Originally published at Robert Reich’s blog and reproduced here with the author’s permission.

2 Responses to "Fannie and Freddie, as Predicted"

  1. Guest   September 8, 2008 at 10:47 am

    In the immortal and slightly revised words of Professor Phil Kurland of the University of Chicago Law School (circa 1961) — guru to Senator Biden — there is nothing wrong with socialized capitalism as long as I get the profits and you take the losses.

  2. Arthur   September 9, 2008 at 10:43 am

    I agree with what you have written.If the deregulation and “free markets” really work then I don’t seee why I have to bail out these things. Now the Govt will be taking money ie collection duties and then giving the money to investors including NON-US investors. Maybe they will invest in “Blackwater” the privite company that makes so much money (from our pockets)everytime we invest in a police action, war or invasion.
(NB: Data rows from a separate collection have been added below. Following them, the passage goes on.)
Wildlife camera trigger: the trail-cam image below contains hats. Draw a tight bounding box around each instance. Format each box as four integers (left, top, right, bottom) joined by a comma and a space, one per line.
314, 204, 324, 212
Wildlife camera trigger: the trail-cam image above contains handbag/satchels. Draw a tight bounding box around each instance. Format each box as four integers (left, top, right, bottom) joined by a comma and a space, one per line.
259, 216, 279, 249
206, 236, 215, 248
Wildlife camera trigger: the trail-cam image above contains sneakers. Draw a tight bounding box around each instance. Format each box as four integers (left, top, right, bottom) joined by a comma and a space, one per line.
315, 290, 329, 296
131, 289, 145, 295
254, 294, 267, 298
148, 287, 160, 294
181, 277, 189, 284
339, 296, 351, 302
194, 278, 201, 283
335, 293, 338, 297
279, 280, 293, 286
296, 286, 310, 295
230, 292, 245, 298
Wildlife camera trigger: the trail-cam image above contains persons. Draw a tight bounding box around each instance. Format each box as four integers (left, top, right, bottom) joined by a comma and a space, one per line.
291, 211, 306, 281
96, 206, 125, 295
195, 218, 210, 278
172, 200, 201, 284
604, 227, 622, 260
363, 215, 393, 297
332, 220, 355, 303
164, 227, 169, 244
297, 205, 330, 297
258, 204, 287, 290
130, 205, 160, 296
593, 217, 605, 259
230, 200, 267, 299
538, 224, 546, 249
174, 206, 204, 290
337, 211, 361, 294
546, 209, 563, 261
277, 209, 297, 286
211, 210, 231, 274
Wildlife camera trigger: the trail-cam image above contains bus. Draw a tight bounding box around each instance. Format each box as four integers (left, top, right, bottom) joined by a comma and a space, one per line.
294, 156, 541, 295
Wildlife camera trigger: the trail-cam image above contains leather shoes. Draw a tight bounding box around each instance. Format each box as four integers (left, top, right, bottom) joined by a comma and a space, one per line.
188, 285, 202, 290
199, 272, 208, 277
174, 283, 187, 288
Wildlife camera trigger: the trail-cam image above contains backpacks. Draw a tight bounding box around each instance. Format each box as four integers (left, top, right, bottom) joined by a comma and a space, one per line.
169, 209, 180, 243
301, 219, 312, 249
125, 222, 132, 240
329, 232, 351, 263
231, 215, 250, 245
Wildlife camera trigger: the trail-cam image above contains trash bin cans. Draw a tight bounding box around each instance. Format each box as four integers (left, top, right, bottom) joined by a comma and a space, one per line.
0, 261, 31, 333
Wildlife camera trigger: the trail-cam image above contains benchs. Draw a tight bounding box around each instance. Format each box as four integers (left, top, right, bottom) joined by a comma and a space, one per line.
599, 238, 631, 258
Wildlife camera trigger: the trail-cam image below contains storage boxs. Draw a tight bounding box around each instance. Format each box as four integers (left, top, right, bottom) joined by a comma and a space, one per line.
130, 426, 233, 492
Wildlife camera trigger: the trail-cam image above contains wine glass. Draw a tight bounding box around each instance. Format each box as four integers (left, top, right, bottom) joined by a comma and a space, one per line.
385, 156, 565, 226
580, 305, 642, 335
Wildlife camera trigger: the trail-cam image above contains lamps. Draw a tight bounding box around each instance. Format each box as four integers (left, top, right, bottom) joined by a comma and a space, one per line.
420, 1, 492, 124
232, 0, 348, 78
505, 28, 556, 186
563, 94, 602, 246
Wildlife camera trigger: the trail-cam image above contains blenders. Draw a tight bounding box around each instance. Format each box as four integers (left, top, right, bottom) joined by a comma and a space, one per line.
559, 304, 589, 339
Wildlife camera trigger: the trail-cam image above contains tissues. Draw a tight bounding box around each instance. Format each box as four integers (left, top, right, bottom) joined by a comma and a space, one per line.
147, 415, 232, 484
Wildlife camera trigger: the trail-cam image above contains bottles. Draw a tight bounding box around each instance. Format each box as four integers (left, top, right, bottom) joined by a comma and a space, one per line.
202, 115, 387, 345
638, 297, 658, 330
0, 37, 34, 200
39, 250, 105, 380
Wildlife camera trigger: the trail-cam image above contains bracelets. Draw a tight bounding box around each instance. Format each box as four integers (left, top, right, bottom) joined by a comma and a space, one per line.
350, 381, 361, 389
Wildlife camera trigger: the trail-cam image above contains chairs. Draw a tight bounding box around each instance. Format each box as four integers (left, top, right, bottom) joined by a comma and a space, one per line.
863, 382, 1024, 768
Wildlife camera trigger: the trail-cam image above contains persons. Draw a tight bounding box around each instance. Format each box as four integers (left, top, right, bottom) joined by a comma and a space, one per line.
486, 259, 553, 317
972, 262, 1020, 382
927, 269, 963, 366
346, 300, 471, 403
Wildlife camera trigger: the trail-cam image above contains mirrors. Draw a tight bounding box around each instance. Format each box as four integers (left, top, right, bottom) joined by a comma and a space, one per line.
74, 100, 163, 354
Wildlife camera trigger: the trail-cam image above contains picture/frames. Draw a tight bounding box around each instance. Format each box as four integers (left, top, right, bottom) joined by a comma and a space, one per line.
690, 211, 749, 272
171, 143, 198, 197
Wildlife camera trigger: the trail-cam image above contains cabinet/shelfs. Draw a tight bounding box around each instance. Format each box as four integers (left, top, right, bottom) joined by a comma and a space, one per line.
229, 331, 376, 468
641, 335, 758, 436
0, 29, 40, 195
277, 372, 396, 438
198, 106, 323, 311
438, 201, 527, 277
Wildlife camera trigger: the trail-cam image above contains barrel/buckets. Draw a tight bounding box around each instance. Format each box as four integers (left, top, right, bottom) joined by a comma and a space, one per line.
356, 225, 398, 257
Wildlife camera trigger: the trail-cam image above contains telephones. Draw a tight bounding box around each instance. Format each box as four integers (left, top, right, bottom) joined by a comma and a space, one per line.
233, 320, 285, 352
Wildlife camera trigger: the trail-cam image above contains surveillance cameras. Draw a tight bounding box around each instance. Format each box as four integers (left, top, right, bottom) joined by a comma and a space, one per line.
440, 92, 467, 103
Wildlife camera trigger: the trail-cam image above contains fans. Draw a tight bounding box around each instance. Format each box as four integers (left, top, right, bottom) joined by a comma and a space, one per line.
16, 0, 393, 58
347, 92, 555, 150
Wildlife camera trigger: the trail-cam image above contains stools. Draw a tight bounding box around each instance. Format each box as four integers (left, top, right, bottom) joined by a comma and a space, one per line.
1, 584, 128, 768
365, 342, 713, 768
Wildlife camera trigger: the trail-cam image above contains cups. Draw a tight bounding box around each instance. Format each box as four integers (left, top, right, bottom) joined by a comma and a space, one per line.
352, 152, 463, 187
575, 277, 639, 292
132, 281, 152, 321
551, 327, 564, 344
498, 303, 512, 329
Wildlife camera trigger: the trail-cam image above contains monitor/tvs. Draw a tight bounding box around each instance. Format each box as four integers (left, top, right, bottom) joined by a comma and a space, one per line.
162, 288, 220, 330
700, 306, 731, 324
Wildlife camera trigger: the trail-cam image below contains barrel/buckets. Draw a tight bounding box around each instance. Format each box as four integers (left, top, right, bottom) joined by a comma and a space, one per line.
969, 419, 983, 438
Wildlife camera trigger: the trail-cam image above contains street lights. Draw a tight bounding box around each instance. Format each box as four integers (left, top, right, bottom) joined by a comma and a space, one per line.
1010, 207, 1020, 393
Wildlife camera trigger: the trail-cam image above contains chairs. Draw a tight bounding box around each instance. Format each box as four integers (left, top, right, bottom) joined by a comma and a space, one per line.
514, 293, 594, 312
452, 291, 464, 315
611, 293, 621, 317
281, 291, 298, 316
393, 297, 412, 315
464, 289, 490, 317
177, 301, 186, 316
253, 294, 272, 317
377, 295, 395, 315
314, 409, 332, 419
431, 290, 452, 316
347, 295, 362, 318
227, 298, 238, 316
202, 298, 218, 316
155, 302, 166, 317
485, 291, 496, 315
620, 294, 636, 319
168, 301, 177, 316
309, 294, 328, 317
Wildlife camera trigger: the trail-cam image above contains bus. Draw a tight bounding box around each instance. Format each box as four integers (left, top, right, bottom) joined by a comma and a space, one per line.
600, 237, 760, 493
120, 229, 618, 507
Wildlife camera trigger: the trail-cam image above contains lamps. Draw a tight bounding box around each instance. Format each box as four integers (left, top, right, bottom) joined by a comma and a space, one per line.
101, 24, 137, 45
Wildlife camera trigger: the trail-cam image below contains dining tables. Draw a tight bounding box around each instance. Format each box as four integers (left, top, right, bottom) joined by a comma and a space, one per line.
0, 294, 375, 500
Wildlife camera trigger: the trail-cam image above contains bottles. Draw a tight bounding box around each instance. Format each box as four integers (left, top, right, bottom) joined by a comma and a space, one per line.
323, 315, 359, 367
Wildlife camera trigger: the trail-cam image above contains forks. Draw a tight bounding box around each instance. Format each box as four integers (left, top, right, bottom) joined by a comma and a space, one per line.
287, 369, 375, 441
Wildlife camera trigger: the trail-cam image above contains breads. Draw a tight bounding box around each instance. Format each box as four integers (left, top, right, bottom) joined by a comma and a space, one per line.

Or Sears were the Red 1 will be for sale.My point, if the markets work then don’t prop it up with socialized public money and turn it into privite profit, and stop picking up the corporate debt and pining it on tax-payers. secondly selling off public and government funtions, services, and tresures is more costly, more wasteful, less acountable and gives us the horrors of “big government” without and of the so-called ‘protections for the public, all the protections are for the corporate profit.